Automarkt: Der Vorsprung deutscher Topmarken schmilzt

China ist mit Abstand der größte Automarkt der Welt – und daher ein Schlüsselmarkt für deutsche Hersteller. Diese haben einen sehr guten Ruf. Bislang kaufen die Chinesen gern die top ausgestatteten Luxusmodelle und die Profitabilität in China ist für deutsche Hersteller ungleich höher als in Deutschland. Doch einer aktuellen Umfrage zufolge ist das angesagteste Auto in China kein Porsche oder Tesla mehr, sondern ein NIO. Die Marke gibt es erst seit 2014 und kann sich in Sachen Tradition und Strahlkraft (zumindest noch) nicht mit europäischen Marken messen. Dennoch hat NIO mit seinem Elektro-SUV bei Qualität und Design einen Riesensprung gemacht, bietet eine ordentliche Reichweite und ist deutlich günstiger als etwa ein vergleichbares Modell von BMW. Der Wettbewerbsdruck auf europäische Hersteller steigt durch chinesische Anbieter zunehmend.

Chinesische Automarken punkten mit innovativen Geschäftsmodellen

NIO ist nicht allein. Weitere chinesische Autohersteller wie BYD, BAIC oder Geely drängen derzeit mit neuen E-Autos auf den Markt. Sie winken nicht nur mit moderner Technik und günstigeren Preisen, sondern gehen auch neue Wege. So spart sich die dreijährige Geely-Tochter Lynk & Co ein teures Vertriebsnetz. Konfiguriert und bestellt wird online. Alternativ zum Kauf bietet Lynk auch ein günstiges Abo-Paket inklusive Wartung, Steuer und Versicherung an, bei dem die Abonnenten ihr Auto mit Dritten teilen und so auch noch Geld verdienen können. Auch Aiways startet mit einem ungewohnten Konzept für sein E-SUV. Es wartet dank neuer Akkutechnologie mit großer Reichweite auch bei Minusgraden zu einem konkurrenzfähigen Preis auf – und das nicht nur in China. In Europa können Kunden den Wagen bei den Filialen des Elektronikhändlers Euronics Probe fahren. Bestellt wird online und für die Wartung hat sich Aiways mit dem Kraftfahrzeugzubehör- und Autoteilehändler A.T.U. zusammengetan, der ein weites Werkstattnetz betreibt. Herzstück der E-Mobilität ist die Batterie. Daher brauchen Autohersteller eine Partnerschaft mit erfolgreichen und innovativen Batterieherstellern. Einer der weltweit führenden Batteriehersteller heißt CATL und sitzt in China – ein möglicher Vorteil für chinesische Automarken.
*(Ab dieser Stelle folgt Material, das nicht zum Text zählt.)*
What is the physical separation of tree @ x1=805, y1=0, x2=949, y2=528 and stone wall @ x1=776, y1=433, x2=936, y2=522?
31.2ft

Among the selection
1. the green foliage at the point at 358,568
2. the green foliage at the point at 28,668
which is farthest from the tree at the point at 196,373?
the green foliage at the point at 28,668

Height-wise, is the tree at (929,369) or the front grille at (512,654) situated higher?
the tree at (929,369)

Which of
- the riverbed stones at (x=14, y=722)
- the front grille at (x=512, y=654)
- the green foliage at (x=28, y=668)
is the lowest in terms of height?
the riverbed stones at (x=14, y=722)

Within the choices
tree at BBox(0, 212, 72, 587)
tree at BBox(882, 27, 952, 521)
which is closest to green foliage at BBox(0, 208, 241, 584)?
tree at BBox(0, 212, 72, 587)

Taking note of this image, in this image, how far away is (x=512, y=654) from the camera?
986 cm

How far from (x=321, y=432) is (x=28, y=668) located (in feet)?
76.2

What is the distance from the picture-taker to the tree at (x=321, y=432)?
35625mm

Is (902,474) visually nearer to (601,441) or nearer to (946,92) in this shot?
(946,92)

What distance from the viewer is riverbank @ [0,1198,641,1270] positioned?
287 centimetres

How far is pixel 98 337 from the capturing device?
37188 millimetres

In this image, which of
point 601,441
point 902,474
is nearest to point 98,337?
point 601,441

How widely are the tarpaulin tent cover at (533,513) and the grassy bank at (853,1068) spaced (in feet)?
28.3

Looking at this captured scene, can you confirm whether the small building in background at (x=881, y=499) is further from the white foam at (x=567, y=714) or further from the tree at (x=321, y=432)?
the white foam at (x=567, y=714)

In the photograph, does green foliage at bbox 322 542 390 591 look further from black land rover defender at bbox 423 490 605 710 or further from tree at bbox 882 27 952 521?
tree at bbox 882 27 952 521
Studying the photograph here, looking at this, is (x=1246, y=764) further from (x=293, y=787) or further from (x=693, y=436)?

Chinesische Anbieter holen auf – und bieten interessante Anlagemöglichkeiten

Westliche Marken haben in China noch immer einen hohen Stellenwert. Doch chinesische Anbieter haben branchenübergreifend massiv aufgeholt oder sind ihrer ausländischen Konkurrenz mit Blick auf Marketing und Vertrieb oder sogar technisch zum Teil eine Nasenlänge voraus. Die E-Mobilität ist nur ein Beispiel dafür. „Kauft chinesisch“ kommt bei den chinesischen Kunden auch gut an. Für Investoren erweitern sich dadurch die Möglichkeiten, in den chinesischen Binnenmarkt zu investieren.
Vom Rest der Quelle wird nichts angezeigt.